# Carabao Sled



## oobiedoo (Apr 28, 2012)

Love the photo. I have a friend, a retired coworker, who is from the Philippines and now goes back to visit and posts the most amazing beautiful photographs he takes there.
I'm a fan of colder weather myself but it looks so green and gorgeous I'd love to visit there one day.
_Posted via Mobile Device_


----------



## Cordillera Cowboy (Jun 6, 2014)

Oobiedoo, I've had many good times in cold climes, from temperate, to alpine, to arctic. But, I find that the more time I spend in the tropics, the less tolerant I am of the cold.

If you do visit, be careful. You may fall in love with the place.


----------



## churumbeque (Dec 20, 2009)

so no wheels? is every thing that way?


----------



## Woodhaven (Jan 21, 2014)

When we were in Cuba a few years ago we saw that a lot of farming was done with oxen, interesting to see.
Apparently gas is very expensive so oxen are used to save fuel for other things.


----------



## Cordillera Cowboy (Jun 6, 2014)

churumbeque said:


> so no wheels? is every thing that way?


There are wheeled conveyances of various descriptions. I've seen some farm carts made with surplus automotive parts. The few I've seen in our area are broken down. Other places seem to have more. Could be the terrain. We have a lot of hills and mountains. Most wheeled conveyances that I have seen are for passengers in tourist areas. Some are 2 wheeled, some have 4. All that I have seen are pulled by only one animal, be that carabao, ox, or horse. They are often overloaded, but people tend to overload themselves as well. 

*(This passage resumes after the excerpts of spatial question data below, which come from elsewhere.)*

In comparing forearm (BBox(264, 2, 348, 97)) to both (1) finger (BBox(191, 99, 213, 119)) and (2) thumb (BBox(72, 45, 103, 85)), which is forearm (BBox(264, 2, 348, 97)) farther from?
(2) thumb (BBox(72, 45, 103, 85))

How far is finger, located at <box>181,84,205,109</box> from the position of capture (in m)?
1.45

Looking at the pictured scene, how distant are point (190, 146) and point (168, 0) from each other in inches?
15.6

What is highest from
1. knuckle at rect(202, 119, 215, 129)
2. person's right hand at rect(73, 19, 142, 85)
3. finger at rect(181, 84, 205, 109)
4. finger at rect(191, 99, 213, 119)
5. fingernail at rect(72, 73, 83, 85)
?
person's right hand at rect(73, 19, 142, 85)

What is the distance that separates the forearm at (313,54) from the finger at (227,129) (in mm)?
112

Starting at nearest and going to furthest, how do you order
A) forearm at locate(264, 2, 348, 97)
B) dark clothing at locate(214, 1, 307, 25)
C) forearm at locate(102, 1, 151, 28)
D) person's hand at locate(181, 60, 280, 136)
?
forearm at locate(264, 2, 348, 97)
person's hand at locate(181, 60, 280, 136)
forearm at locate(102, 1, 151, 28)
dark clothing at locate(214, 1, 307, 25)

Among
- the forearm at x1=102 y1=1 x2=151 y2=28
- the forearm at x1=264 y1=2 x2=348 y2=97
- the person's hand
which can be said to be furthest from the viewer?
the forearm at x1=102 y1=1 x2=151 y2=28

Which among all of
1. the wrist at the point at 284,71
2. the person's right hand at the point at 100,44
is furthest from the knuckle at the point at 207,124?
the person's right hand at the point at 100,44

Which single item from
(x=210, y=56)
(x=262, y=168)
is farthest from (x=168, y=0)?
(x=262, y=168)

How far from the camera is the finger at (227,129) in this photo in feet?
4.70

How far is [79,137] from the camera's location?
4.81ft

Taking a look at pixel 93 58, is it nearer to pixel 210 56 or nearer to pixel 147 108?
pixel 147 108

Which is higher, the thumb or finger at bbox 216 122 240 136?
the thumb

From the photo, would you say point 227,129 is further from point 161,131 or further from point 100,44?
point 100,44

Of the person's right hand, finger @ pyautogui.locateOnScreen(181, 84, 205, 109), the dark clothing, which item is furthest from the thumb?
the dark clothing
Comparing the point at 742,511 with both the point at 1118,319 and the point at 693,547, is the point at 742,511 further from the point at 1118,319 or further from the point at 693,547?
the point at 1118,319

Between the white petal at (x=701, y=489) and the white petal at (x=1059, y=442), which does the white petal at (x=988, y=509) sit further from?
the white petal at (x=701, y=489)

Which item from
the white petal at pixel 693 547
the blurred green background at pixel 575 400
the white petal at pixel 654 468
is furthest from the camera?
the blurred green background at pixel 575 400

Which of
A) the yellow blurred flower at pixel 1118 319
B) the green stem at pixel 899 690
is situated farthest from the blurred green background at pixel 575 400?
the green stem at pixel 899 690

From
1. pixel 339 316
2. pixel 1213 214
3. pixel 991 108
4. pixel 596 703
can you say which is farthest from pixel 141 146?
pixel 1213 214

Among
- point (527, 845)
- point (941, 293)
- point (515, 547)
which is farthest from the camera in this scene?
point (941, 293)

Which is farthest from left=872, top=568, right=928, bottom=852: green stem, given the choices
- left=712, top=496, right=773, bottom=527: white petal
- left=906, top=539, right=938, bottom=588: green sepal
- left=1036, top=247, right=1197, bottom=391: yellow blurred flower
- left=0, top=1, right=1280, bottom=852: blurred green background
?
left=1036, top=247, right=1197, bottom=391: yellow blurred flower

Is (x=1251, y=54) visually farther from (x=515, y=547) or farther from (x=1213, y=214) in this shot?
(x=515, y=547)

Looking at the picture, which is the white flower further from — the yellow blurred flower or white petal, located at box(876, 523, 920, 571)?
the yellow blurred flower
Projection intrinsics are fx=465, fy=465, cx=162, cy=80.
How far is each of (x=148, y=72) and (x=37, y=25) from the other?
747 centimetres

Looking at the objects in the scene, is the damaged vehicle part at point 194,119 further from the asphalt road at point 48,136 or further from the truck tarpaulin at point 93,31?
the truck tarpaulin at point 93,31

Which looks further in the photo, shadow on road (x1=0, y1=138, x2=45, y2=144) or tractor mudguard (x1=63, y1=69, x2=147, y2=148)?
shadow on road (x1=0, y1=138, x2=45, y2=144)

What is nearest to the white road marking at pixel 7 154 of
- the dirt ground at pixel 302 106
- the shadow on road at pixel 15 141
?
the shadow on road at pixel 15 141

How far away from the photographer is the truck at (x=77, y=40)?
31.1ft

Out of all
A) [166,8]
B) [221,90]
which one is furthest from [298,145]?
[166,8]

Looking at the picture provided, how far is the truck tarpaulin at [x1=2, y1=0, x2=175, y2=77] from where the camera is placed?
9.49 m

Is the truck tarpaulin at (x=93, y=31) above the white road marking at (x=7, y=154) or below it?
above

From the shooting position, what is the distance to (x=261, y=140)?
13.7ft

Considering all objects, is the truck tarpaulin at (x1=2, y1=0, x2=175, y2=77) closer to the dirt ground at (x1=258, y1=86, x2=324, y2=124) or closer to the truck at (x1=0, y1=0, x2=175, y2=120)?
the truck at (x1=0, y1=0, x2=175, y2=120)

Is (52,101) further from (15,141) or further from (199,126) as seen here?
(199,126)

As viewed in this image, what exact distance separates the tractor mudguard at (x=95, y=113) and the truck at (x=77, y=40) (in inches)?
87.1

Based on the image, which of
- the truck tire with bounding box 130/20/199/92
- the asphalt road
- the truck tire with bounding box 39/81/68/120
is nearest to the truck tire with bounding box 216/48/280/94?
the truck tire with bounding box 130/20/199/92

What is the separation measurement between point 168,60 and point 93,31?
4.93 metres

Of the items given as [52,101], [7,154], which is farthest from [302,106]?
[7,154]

A traditional calesa in the museum district of Manila.


----------



## Cordillera Cowboy (Jun 6, 2014)

Woodhaven, my father was a child during WW2. Tractors had very much replaced horsepower by then. But due to the gas rationing, folks returned to horsepower. Went right back to tractors afterwards though.


----------



## Woodhaven (Jan 21, 2014)

Cordillera, was your father in the Philippines during WW 2? I know this happened a lot in England and to some extent here in rural Canada. I was just a child then so don't remember much about it.


----------



## Cordillera Cowboy (Jun 6, 2014)

Woodhaven, no, he was in elementary school in the mountains of Virginia. My late Father-in-Law was a fighter in the Philippine resistance, and later, served with the Philippine Auxiliary of the US Army of Occupation in Okinawa.


----------



## mindanaomarine (May 2, 2017)

*no wheels?*

No wheels is actually better in the hilly terrain. Wheels on carts do not have brakes and when on steep sections the Kalabaw would be constantly stressed due to the cart wanting to roll back down the hill. This way it can rest then pull again quickly, while the sled holds fast. In our town, much smaller and more rural when I was there as a child, these sleds would come into town. As time passed and the center became more vehicle oriented, they would come to the edge of town, then transfer their goods to another form of vehicle. 
Slowly, but surely, the areas around towns turned to the use of the "kubota-cart" method. A Kubota or other brand agricultural two wheel tiller would be connected to a two wheel cart, the tines removed or raised, and slowly-very very slowly-driven into town, usually overloaded with bags of unmilled rice, or loads of sugarcane. Pilipino peoples are the Kings of improvisation and creativity when it comes to machinery. I watched a bus driver crawl under a fully loaded bus, on a muddy road, braid strips of his tee shirt then use that to tie the differential joint back together, and get us back underway. A half hour of hard driving later, he had to use his codrivers shirt to repeat the measure so that we made it into a town with a mechanic shop! 
An engineer who designed the motor for the small 125cc and 200cc motorcycles used in the late '70s and '80s for the motorcycles used in tricycletta, constantly told me that what he was watching was physically, mathematically, and mechanically impossible and must be some kind of trick. By the time he left, he had gained a deep and abiding faith and respect for Pilipino ingenuity and ability.


----------